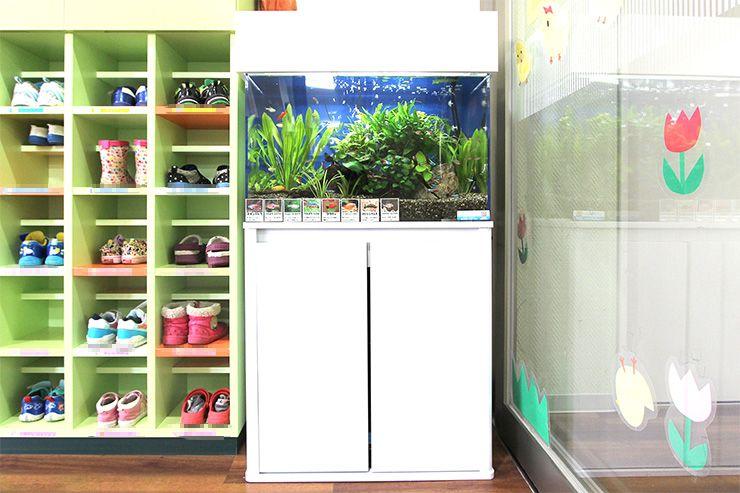 金魚と熱帯魚は一緒に飼える? 画像元 東京アクアガーデン 水槽と長靴 保育園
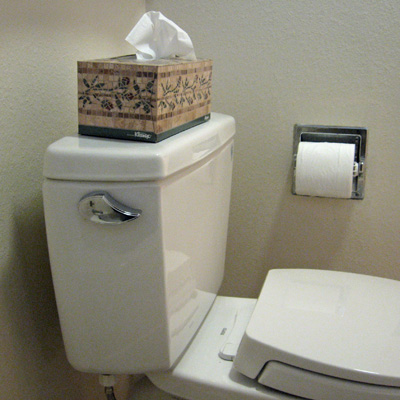 toilet paper holder behind toilet  toilet paper holder - most convenient place for it to be | Terry ...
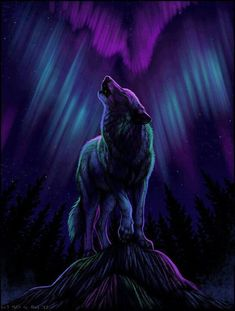♥ Wolf Art - Purples & Blues of Night. - ♥ Wolf Art – Purples & Blues of Night. Anime Wolf, Wolf Love, Fantasy Wolf, Fantasy Art, Tier Wolf, Wolf Spirit Animal, Wolf Wallpaper, Bts Wallpaper, Iphone Wallpaper
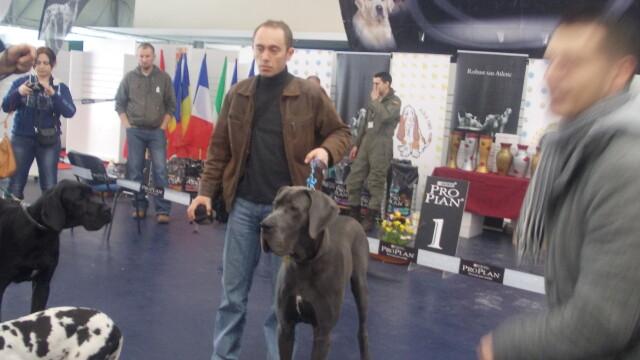 500 de caini din 95 de rase au defilat la Timisoara.Vezi GALERIE FOTO cu cele mai premiate patrupede - Imaginea 8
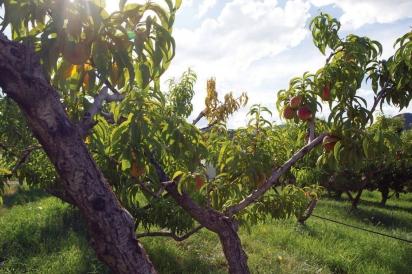 Peaches at the Austin Family Farm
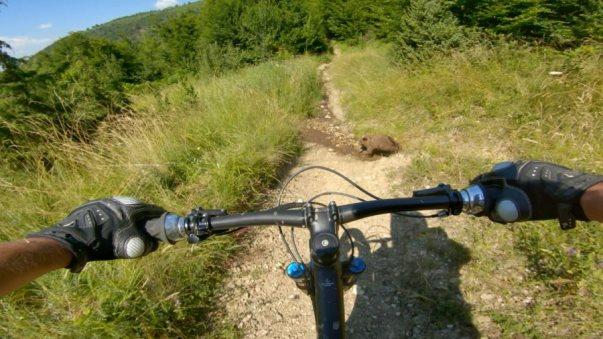 Biçiklistët nga Suhareka ballafaqohen me ariun në Malet e Sharrit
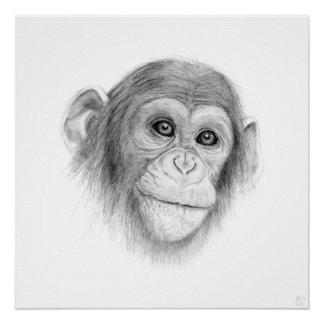 Pôster Um chimpanzé, não monkeying ao redor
- - -
Transcribe the records above exactly as they appear, leaving out any pictures.

 金魚と熱帯魚は一緒に飼える? 画像元 東京アクアガーデン 水槽と長靴 保育園
 toilet paper holder behind toilet  toilet paper holder - most convenient place for it to be | Terry ...
♥ Wolf Art - Purples & Blues of Night. - ♥ Wolf Art – Purples & Blues of Night. Anime Wolf, Wolf Love, Fantasy Wolf, Fantasy Art, Tier Wolf, Wolf Spirit Animal, Wolf Wallpaper, Bts Wallpaper, Iphone Wallpaper
 500 de caini din 95 de rase au defilat la Timisoara.Vezi GALERIE FOTO cu cele mai premiate patrupede - Imaginea 8
 Peaches at the Austin Family Farm
 Biçiklistët nga Suhareka ballafaqohen me ariun në Malet e Sharrit
 Pôster Um chimpanzé, não monkeying ao redor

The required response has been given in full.